Nein, zuvor Erwähntes trug sich nicht in der Südstadt zu und, nein, es handelte sich nicht um Admira, die wegen ihrer Popularität und ihres Fanzustroms einst den Beinamen Graue Maus verpasst bekam.

Ein ähnliche, namentliche (Fußball-)Volkszählung wäre Samstag beim Gastspiel von Rapid auch nur unter großer Anstrengung vorstellbar. 10.650 Menschen werden Samstagnachmittag zu den Toren der Trenkwalder Arena drängen, so viele wie seit Jahren nicht mehr bei einem Heimspiel der Niederösterreicher.

Am Limit

"Das ist alles, was wir haben. Mehr geht nicht", sagt Alexander Friedl. Der Admira-Manager durfte erstmals seit Langem wieder den Auftrag zur Entfernung jener Planen erteilen, die den im Regelfall verwaisten Tribünen einen etwas weniger tristen Touch verleihen. Verwaist wird heute kein Fleckchen im Stadion sein. Dabei ist der Ansturm nicht nur dem Publikumsmagneten aus Wien geschuldet. Der Rekordmeister zieht in Österreich bekanntlich ja Fans von A bis Z, von Attnang-Puchheim bis Zürs an.

"Die Mannschaft verdient viele Zuschauer. Und gegen Rapid erst recht ein ausverkauftes Stadion", appellierte Admira-Trainer Dietmar Kühbauer bereits letzte Woche, nach dem 2:1-Sieg über Titelfavorit Salzburg.

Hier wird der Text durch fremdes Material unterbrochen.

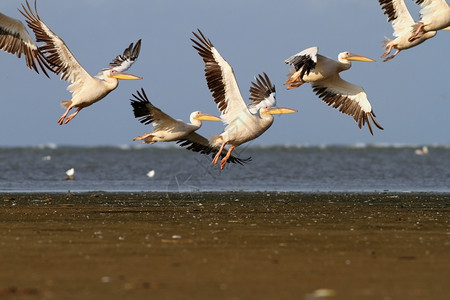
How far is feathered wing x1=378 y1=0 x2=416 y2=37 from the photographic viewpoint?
1605 cm

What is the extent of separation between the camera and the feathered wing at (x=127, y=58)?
1667 centimetres

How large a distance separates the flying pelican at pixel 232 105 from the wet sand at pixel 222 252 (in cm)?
158

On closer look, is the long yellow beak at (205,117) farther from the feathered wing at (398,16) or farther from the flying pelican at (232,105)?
the feathered wing at (398,16)

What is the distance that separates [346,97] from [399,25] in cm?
176

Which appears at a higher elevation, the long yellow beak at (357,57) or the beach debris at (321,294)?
the long yellow beak at (357,57)

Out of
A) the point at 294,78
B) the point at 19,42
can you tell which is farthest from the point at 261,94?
the point at 19,42

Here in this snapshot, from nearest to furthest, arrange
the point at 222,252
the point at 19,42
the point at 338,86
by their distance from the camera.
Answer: the point at 222,252 < the point at 19,42 < the point at 338,86

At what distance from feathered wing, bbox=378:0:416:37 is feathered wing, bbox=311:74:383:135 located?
1.39 m

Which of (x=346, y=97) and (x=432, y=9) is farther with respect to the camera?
(x=346, y=97)

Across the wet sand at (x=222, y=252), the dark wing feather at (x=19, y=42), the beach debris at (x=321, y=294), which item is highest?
the dark wing feather at (x=19, y=42)

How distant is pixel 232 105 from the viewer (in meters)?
14.2

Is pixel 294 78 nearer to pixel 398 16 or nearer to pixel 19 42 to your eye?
pixel 398 16

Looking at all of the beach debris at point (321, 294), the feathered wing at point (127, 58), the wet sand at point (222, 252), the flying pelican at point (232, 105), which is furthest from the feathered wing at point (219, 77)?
the beach debris at point (321, 294)

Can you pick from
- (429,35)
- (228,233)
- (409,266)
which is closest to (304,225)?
(228,233)
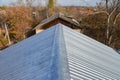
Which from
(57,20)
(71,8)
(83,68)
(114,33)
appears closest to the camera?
(83,68)

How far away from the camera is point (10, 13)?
45938 millimetres

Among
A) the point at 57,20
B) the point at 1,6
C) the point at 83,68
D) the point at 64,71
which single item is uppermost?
the point at 64,71

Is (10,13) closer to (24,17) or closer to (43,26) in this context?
(24,17)

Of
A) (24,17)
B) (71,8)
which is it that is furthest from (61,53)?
(71,8)

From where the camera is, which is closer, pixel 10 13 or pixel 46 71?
pixel 46 71

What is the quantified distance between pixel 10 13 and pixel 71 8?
12.6 m

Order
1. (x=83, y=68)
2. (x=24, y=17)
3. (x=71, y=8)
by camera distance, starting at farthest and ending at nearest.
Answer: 1. (x=71, y=8)
2. (x=24, y=17)
3. (x=83, y=68)

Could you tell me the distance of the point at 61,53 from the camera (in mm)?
6578

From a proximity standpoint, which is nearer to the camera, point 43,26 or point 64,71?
point 64,71

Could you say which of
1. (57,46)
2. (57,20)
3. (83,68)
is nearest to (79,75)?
(83,68)

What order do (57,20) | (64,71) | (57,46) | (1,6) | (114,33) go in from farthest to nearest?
(1,6)
(114,33)
(57,20)
(57,46)
(64,71)

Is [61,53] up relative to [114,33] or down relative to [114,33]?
up

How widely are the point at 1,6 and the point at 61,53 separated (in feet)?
189

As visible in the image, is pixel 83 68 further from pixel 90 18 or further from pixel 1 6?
pixel 1 6
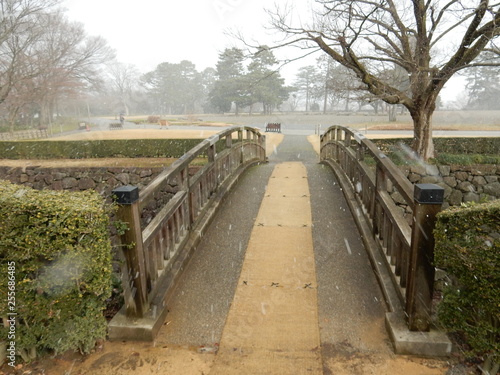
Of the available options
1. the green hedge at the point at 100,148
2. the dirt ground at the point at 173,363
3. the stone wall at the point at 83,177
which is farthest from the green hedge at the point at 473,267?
the green hedge at the point at 100,148

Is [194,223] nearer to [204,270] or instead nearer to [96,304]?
[204,270]

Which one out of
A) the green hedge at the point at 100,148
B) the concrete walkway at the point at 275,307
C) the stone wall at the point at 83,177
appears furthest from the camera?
the green hedge at the point at 100,148

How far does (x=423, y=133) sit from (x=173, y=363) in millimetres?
13277

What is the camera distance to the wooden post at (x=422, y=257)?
2977 mm

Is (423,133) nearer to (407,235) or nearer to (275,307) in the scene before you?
(407,235)

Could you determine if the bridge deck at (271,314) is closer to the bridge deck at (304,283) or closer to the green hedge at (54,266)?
the bridge deck at (304,283)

Und die Fans des so furios in die Saison gestarteten Aufsteigers folgten dem Ruf von Erfolgstrainer und Ex-Rapidler Kühbauer. Zwei Tage vor dem Spiel war die Nachfrage nach Tickets so groß, dass das Management der Südstädter bei Rapid anfragte, ob man etwas mehr als tausend Karten aus dem Kontingent der Gäste wieder zurückhaben könnte. "Wenn es heißt: 'Steht auf, wenn ihr Rapidler seid!', wird dennoch das halbe Stadion stehen", ist sich Rapids Klubservice-Leiter Andreas Marek ob der vielen, grün-weißen Sympathisanten auf der gemäßigten Haupttribüne der Südstadt sicher.

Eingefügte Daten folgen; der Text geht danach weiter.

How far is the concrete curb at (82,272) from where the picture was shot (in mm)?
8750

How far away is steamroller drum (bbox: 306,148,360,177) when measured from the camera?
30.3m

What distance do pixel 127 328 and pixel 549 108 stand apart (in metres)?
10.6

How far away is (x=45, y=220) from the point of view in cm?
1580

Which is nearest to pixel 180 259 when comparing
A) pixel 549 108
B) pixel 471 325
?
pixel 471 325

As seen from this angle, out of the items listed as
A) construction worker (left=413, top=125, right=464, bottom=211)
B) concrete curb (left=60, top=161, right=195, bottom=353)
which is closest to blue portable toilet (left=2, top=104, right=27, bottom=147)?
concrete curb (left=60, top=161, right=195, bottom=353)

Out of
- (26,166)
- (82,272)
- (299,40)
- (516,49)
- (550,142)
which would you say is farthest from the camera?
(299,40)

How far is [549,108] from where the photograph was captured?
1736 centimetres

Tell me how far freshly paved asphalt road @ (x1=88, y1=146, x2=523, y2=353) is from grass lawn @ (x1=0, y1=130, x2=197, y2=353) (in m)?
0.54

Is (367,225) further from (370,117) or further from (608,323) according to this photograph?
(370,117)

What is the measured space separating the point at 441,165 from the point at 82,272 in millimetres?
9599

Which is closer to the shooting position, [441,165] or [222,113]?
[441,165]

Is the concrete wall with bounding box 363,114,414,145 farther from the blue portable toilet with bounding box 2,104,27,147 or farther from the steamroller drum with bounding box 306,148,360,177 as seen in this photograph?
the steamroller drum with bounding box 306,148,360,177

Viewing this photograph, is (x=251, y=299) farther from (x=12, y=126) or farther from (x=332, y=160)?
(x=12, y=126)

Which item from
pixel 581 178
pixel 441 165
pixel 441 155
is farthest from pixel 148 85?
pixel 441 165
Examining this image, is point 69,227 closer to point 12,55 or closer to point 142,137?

Der Vorfreude bei den Admiranern tut dies keinen Abbruch. "So eine Kulisse habe ich noch nie in der Südstadt erlebt", sagt Bernhard Schachner. Der Mittelfeldspieler weiß, wovon er spricht. Seit zwanzig Jahren steht der 25-Jährige bereits im Dienst des Klubs. "Vielleicht bin ich ja als Admiraner geboren worden", meint Schachner. Seine Brüder spielten ebenfalls im Admira-Nachwuchs, sein Vater war Jugendtrainer.

Auf Wolke Sieben

Erstmals seit Jahren ist auch die Favoritenrolle in einem Duell Admira - Rapid nur schwer zu klären: "Rapid muss immer Favorit sein", meint Kühbauer, was dessen Gegenüber, Peter Schöttel, so nicht stehen lassen will: "Ich habe höchsten Respekt vor den bisherigen Leistungen der Admiraner. Sie sind auf einer Wolke der Euphorie." Die Admira hat das Top-Trio der vergangenen Saison (Sturm, Salzburg, Austria) besiegt, die bisher einzige Saisonniederlage in neun Spielen setzte es in Runde eins gegen - richtig - Rapid. "Das war die einzige Partie, in der wir nicht spielbestimmend gewesen sind", sagt Admira-Kapitän Christopher Dibon.

Spielentscheidend könnte ein Duell auf der Außenbahn sein. Mit Rapids Trimmel und Admira-Routinier Jezek begegnen sich zwei der bislang auffälligsten Spieler der Saison. "Wenn wir so spielen wie zuletzt, dann werden wir die drei Punkte holen", sagt Trimmel, dessen gute Leistungen gestern mit einer Vertragsverlängerung bis 2014 belohnt worden sind.